── Passage shown ──

Let the Water Hold Me Down
By Michael Spurgeon
Ad Lumen Press, American River College, 2013
Available from Amazon Books: Paperback
Michael Spurgeon has written a remarkably fine novel.
Let the Water Hold Me Down has the makings of a classic. It is written with skill and with grace, and the old verities that are at the heart of being human are here: loss and grief, guilt and longing, loyalty and love.
Set in modern-day Mexico, Let the Water Hold Me Down tells the story of Hank Singer — what happened to Hank after he lost his beloved wife Jenn and their three-year-old daughter Suzy in a canoe accident one spring in Colorado, caused in part by Hank’s youthful insistence that the rapids posed no real risk.
It is also about his relationship with César Lobos de Madrid, whose “family was one of the oldest, wealthiest, and most politically connected in Chiapas, if not in all of Mexico.” In college Hank and César were the “big men on campus,” “Batman and Batman,” leading their soccer team to the division championship. “We were best friends, and it turns out I didn’t know him all that well either.”

───
── Records shown ──

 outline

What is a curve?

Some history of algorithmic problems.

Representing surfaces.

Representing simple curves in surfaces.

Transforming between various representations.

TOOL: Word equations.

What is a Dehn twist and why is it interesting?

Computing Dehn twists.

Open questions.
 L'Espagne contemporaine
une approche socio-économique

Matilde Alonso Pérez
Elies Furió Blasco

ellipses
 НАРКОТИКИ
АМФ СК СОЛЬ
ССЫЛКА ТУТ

───
── Records shown ──

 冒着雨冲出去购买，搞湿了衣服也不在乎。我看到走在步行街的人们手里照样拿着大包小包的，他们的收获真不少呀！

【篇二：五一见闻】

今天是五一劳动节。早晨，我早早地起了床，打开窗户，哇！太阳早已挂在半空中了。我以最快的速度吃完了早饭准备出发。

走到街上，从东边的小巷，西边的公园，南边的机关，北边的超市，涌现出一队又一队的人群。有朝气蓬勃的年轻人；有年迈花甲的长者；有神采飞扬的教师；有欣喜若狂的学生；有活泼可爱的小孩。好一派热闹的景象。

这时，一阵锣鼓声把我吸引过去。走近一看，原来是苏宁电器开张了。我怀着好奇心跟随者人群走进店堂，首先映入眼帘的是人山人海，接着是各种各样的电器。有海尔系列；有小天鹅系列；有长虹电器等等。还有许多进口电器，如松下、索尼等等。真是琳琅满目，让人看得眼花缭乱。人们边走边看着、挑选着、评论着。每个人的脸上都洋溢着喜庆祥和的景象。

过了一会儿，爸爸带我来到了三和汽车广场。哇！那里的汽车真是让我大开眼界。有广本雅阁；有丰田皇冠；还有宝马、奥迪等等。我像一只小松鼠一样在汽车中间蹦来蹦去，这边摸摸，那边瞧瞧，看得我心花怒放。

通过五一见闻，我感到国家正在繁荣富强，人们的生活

───

» What to do:
1. From the book review, duplicate the passage starting at "Set in modern-day" and ending at "no real risk.".
2. According to the book review, how old was Hank's daughter Suzy when the canoe accident happened?

» Solutions in order:
1.
Set in modern-day Mexico, Let the Water Hold Me Down tells the story of Hank Singer — what happened to Hank after he lost his beloved wife Jenn and their three-year-old daughter Suzy in a canoe accident one spring in Colorado, caused in part by Hank’s youthful insistence that the rapids posed no real risk.

2. Three years old.